_Цитируемый отрывок_
Чтение онлайн

на главную - закладки

Жанры

Есенин. Путь и беспутье
Шрифт:

«Свищет ветер, серебряный ветер в шелковом шелесте снежного шума».

Правда, «Хулигана» в состав «Москвы кабацкой» Есенин не включил. Видимо, потому, что текст не соответствовал ее «климатическому стилю». Лирический герой этого стихотворения хотя и «хулиганствует», но не в тесном пространстве городского кабака. И тем не менее даже А. К. Воронский, критик умный и к Есенину расположенный, считал эту вещь не только поэтизацией хулиганства, но и прологом к «Москве кабацкой». К поэтизации «ресторанного хулиганства» внутренний сюжет самого популярного из прижизненных сборников Есенина не сводится. И все же, когда в «Анне Снегиной» автор называет героя поэмы, фактически своего двойника, «знаменитым поэтом», ссылаясь на стихи «про кабацкую Русь» (хотя действие «Анны…» начинается в первое послефевральское лето, когда Есенин ничего похожего на кабацкие стихи не писал и не издавал), это и не натяжка, и не преувеличение. В годы нэпа «Москву кабацкую» читает чуть ли не вся Россия – «от красноармейца до белогвардейца». Вот как объяснил этот феномен один из самых проницательных современников поэта: «Всякая завершившаяся успехом революция есть перестройка не только внешних форм, но и переустройство психики. Совершенно естественно, что эти операции сопровождаются определенным чувством боли, которую лучше всего охарактеризовать как боль перестройки и которая ощущается

всеми слоями общества. Есенин за всех сказал об этом мучительном и неизбежном чувстве, которое он испытал во всей полноте, и вот за это его любят если не все, то столь многие».

[Выдержки из набора данных для детекции объектов]
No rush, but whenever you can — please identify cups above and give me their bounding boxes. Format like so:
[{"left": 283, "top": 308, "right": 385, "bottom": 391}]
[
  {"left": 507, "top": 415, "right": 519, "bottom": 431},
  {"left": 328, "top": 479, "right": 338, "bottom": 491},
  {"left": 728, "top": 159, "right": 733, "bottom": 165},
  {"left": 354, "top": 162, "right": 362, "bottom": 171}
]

_Задание_
Объясните в одном–трех предложениях, почему, согласно отрывку о Есенине, стихотворение «Хулиган» не вошло в сборник «Москва кабацкая».

_Ответ_
Есенин, видимо, не включил «Хулигана» в «Москву кабацкую», потому что этот текст не соответствовал «климатическому стилю» сборника. Лирический герой стихотворения хотя и «хулиганствует», но не в тесном пространстве городского кабака.